Quem trabalha com artesanato enfrenta muitas dificuldades para viver do seu próprio trabalho. A principal, talvez, seja comercializar o seu produto, a partir de um modelo de negócio sustentável.

Foi esse o diagnóstico do projeto FIA {oficina de artesãs} durante as oficinas oferecidas para artesãs de Sobral (CE). Durante meses de trabalho, o grupo formado pela designer e diretora da marca Catarina Mina, Celina Hissa, e outras mulheres trocaram conhecimentos, desenvolveram peças e aprimoraram suas técnicas.

As atividades foram promovidas pelo IADH (Instituto de Assessoria para o Desenvolvimento Humano), a Prefeitura Municipal de Sobral e contaram com a parceria da marca Catarina Mina, no formato de consultoria de desenvolvimento de produto.

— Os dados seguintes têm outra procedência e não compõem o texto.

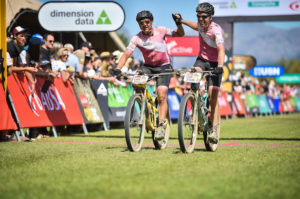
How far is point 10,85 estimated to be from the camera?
10.7 metres

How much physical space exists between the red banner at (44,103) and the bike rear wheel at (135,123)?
368cm

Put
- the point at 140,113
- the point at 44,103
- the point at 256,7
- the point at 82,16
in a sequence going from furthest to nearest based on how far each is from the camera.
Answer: the point at 256,7
the point at 82,16
the point at 44,103
the point at 140,113

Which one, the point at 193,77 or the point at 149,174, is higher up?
the point at 193,77

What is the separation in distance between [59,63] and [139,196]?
8842 mm

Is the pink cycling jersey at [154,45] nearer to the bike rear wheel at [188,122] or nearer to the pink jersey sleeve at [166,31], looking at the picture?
the pink jersey sleeve at [166,31]

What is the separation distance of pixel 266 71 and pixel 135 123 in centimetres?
3419

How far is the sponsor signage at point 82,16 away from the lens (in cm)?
1398

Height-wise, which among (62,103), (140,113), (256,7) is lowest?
(62,103)

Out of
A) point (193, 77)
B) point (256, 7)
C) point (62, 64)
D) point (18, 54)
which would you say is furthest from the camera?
point (256, 7)

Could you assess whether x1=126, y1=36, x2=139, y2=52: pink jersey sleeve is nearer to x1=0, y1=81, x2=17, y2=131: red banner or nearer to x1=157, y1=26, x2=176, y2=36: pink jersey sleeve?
x1=157, y1=26, x2=176, y2=36: pink jersey sleeve

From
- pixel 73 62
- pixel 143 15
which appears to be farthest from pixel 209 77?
pixel 73 62

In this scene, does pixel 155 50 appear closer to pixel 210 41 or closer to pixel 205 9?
pixel 210 41

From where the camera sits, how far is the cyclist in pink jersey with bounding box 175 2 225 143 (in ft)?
26.6

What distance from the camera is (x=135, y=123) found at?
7.89 m
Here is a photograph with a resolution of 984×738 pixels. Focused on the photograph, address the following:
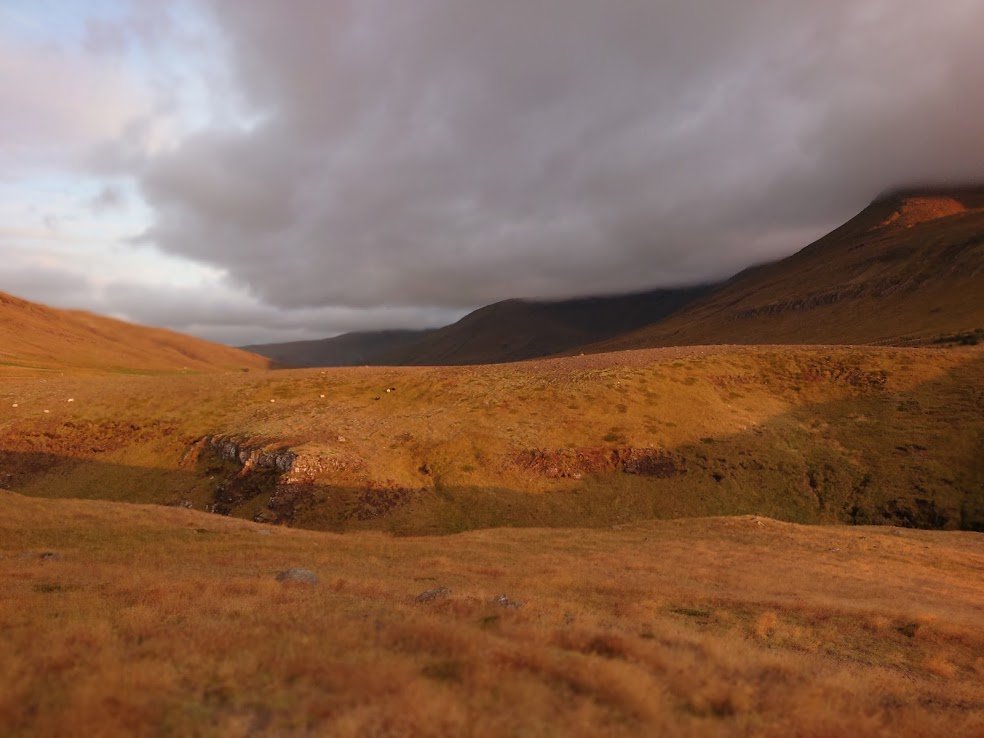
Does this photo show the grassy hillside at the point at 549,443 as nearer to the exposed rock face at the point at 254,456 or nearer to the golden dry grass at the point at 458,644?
the exposed rock face at the point at 254,456

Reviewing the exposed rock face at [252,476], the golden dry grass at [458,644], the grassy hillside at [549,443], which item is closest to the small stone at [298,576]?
the golden dry grass at [458,644]

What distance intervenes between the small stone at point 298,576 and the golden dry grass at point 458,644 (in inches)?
27.9

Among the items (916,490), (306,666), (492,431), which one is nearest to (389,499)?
(492,431)

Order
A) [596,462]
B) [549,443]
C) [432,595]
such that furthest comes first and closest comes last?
1. [549,443]
2. [596,462]
3. [432,595]

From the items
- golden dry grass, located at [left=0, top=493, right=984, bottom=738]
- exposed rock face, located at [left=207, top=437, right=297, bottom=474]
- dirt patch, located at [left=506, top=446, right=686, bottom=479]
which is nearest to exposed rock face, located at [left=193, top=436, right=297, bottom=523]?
exposed rock face, located at [left=207, top=437, right=297, bottom=474]

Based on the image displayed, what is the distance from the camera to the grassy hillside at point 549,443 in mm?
40062

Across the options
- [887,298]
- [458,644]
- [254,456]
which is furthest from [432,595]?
[887,298]

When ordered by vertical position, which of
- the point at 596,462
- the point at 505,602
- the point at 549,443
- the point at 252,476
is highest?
the point at 505,602

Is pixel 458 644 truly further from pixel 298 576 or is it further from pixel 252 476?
pixel 252 476

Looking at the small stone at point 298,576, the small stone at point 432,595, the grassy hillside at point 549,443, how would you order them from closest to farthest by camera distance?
the small stone at point 432,595
the small stone at point 298,576
the grassy hillside at point 549,443

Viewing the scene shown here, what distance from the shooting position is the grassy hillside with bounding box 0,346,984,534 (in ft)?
131

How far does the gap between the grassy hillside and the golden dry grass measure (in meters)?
16.0

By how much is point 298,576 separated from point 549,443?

O resultado das oficinas foi uma mini coleção pronta para ser reproduzida. Mas, naquele momento, elas se perguntaram como conseguiriam fazer com que essas peças chegassem ao consumidor.

Financiamento coletivo


Surgiu então a ideia de utilizar a plataforma do Catarse para poder viabilizar o crescimento desse grupo de mais de 30 artesãs e potencializar a rentabilidade do seu trabalho.

“Atingindo a meta da nossa campanha no Catarse, a gente consegue entregar um produto bonito a um preço justo pra o consumidor e apoiador, e principalmente garantiremos às artesãs recursos financeiros que possibilitam a continuidade dos grupos ao longo do próximo ano, permitindo a estruturação de um fundo de caixa, a compra de novos materiais e a formação de um estoque com produtos já testados e avaliados pelo próprio consumidor. Assim entenderemos o que tem potencial de venda, melhorando ainda mais o fazer das artesãs”, explica Lívia Salomoni, publicitária e uma das idealizadoras da campanha.